RLeaky.recurrent.weight (torch.Tensor) - optional learnable weights are automatically generated if all_to_all=True. RLeaky.recurrent stores a nn.Linear or nn.Conv2d layer depending on input arguments provided.
RLeaky.V (torch.Tensor) - optional learnable weights must be manually passed in, of shape 1 or (input_size). It is only used where all_to_all=False for 1-to-1 recurrent connections.
- RLeaky.threshold (torch.Tensor) - optional learnable
thresholds must be manually passed in, of shape 1 or`` (input_size).
Returns the hidden states, detached from the current graph. Intended for use in truncated backpropagation through time where hidden state variables are instance variables.
- forward(input_, spk=None, mem=None)[source]
Define the computation performed at every call.
Should be overridden by all subclasses.
Note
Although the recipe for forward pass needs to be defined within this function, one should call the
Module
instance afterwards instead of this since the former takes care of running the registered hooks while the latter silently ignores them.
- init_rleaky()[source]
Deprecated, use
RLeaky.reset_mem
instead
Used to clear hidden state variables to zero. Intended for use where hidden state variables are instance variables. Assumes hidden states have a batch dimension already.

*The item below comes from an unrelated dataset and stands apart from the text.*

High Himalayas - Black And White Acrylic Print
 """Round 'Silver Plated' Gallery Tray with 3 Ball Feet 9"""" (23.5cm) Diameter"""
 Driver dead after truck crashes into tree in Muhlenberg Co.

- class snntorch._neurons.rleaky.RecurrentOneToOne(V)[source]
Bases:
Module
- forward(x)[source]
Define the computation performed at every call.
Should be overridden by all subclasses.
Note
Although the recipe for forward pass needs to be defined within this function, one should call the
Module
instance afterwards instead of this since the former takes care of running the registered hooks while the latter silently ignores them.